When I was younger, I thought if you achieved the most, you should be the most valued. I was the goal-setting, high achiever type. I worked long hours, volunteering for complex and tough cases. I never spent much time following up with clients or doing anything other than working hard on being a lawyer. I ended up being, hopefully, a very good lawyer. However, I didn’t know what mattered most to my clients—or to my firm.

Upon becoming a partner, I began to learn firm economics. I learned what it takes to run a firm profitably and how to motivate others to reach goals. This opened my eyes to the notion that just being the best isn’t what makes you valuable. I changed how I related to my clients—learning more about their businesses and their needs, which made me like and care more about them and their success. I became a better partner to my clients and to my firm. I also realized that learning about my clients and my colleagues helped me become more successful in all aspects of my life.
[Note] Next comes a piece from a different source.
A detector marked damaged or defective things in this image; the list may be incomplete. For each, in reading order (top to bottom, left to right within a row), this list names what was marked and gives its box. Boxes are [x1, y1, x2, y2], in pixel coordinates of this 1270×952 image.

The first few years managing were challenging and time-consuming, with a big learning curve. I loved the strategic planning, but struggled with managing equals. Working with a coach, I learned how to build trust to achieve common goals. I found that I liked contributing to the success of the firm by helping others meet their goals. In a way, it helped me relax and realize it’s not all on me. I could help others to help all of us. I opened up more and, in turn, became more successful without always having to try so hard. I’m still driven—don’t get me wrong—but now I share the load.

On Finding Success and Staying Competitive
Success requires drive; hard work; charisma; excellent listening, communication and analytical skills; integrity; flexibility; and the ability to build trust. A strong desire to win doesn’t hurt either.
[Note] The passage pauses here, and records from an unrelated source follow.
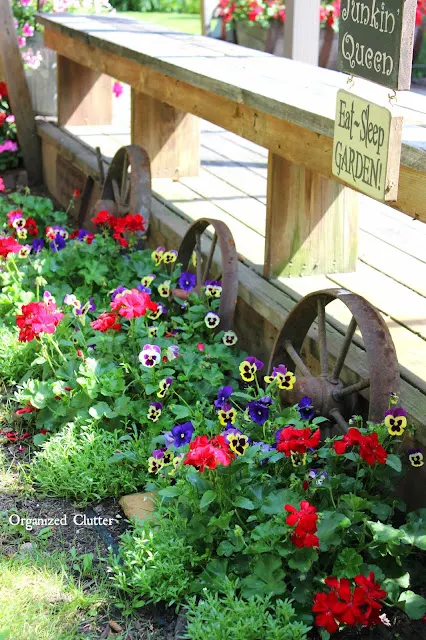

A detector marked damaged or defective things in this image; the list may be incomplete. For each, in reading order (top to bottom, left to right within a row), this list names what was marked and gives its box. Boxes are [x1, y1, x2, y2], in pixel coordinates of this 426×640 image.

rusty metal wheel [93, 144, 151, 228]
rusty metal wheel [175, 219, 238, 330]
rusty metal wheel [270, 292, 400, 436]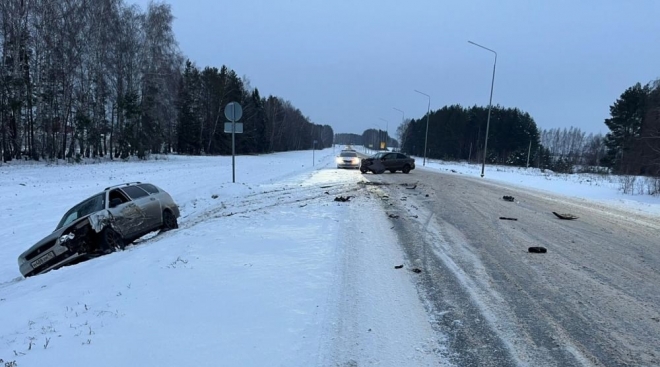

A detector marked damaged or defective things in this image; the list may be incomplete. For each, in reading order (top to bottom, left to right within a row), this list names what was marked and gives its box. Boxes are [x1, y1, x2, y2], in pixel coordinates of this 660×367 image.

damaged silver car [19, 183, 179, 278]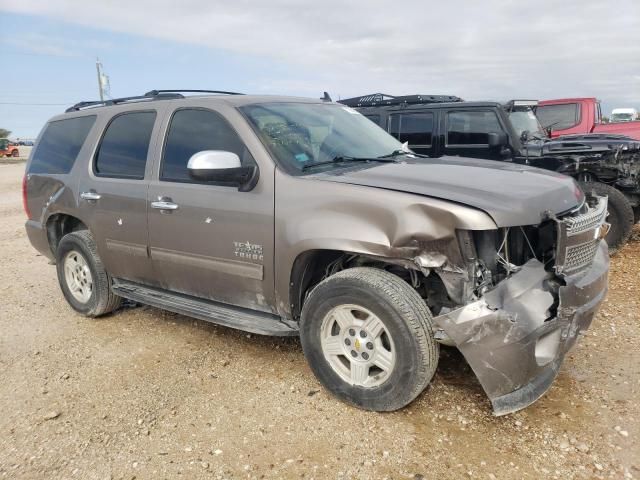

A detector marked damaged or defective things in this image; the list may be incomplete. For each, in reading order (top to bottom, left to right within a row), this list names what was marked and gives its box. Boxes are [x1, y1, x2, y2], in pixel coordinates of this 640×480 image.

damaged suv [26, 92, 608, 414]
crumpled hood [312, 156, 584, 227]
front end damage [430, 195, 608, 416]
damaged front bumper [432, 242, 608, 414]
Tracey’s Advice to Young Women Starting Careers
Get an education and do well in school. It matters almost all of the time and, even when it doesn’t, learning to be a critical thinker is worthy end in itself. Be physically active. You will need to be healthy to have the energy and drive to be very successful. Build relationships as part of your career strategy—and also, just for fun. Your friends and family will sustain you when your career doesn’t. Have allies and make allies. Volunteer for the jobs others might not want and then do them well. Fully engage in what you do and if you don’t enjoy your career, choose another one. Build wealth, so that you have the freedom of choice.